Spatial reasoning question data

▬▬▬▬▬▬

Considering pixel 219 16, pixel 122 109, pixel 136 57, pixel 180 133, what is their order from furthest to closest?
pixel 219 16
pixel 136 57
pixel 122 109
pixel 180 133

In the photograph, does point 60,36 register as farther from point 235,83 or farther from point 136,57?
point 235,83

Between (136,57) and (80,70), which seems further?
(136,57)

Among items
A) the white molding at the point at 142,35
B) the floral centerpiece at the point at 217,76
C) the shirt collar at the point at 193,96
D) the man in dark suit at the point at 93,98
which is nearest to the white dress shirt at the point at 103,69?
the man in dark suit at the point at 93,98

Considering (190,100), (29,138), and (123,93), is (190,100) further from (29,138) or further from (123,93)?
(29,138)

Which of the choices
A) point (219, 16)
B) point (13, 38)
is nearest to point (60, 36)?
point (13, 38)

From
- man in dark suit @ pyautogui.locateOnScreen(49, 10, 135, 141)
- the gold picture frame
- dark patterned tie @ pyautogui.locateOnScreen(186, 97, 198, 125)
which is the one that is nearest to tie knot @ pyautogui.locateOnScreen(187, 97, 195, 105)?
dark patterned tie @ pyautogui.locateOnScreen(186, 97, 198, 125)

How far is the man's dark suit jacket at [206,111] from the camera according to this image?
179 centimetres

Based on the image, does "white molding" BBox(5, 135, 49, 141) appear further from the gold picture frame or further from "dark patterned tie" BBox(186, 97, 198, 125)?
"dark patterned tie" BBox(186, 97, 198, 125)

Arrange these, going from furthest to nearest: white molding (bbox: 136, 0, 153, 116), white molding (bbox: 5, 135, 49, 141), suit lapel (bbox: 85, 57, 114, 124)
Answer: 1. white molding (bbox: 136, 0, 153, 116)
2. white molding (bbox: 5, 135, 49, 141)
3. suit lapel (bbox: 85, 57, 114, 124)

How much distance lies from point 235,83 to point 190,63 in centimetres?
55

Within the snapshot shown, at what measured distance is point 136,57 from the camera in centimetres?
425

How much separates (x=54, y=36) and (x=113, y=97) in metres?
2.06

▬▬▬▬▬▬

# [Aim]
Switch "snapshot" to "scene" in the material from the line with "Arrange these, going" through the end, and write out those lines again with nothing else changed.

# [Worked solution]
Arrange these, going from furthest to nearest: white molding (bbox: 136, 0, 153, 116), white molding (bbox: 5, 135, 49, 141), suit lapel (bbox: 85, 57, 114, 124)
Answer: 1. white molding (bbox: 136, 0, 153, 116)
2. white molding (bbox: 5, 135, 49, 141)
3. suit lapel (bbox: 85, 57, 114, 124)

How much distance lies from point 235,83 to point 190,63 in centimetres?
55

Within the scene shown, at what measured distance is point 136,57 from the camera in centimetres?
425

How much separates (x=54, y=36) and (x=113, y=97) in metres?
2.06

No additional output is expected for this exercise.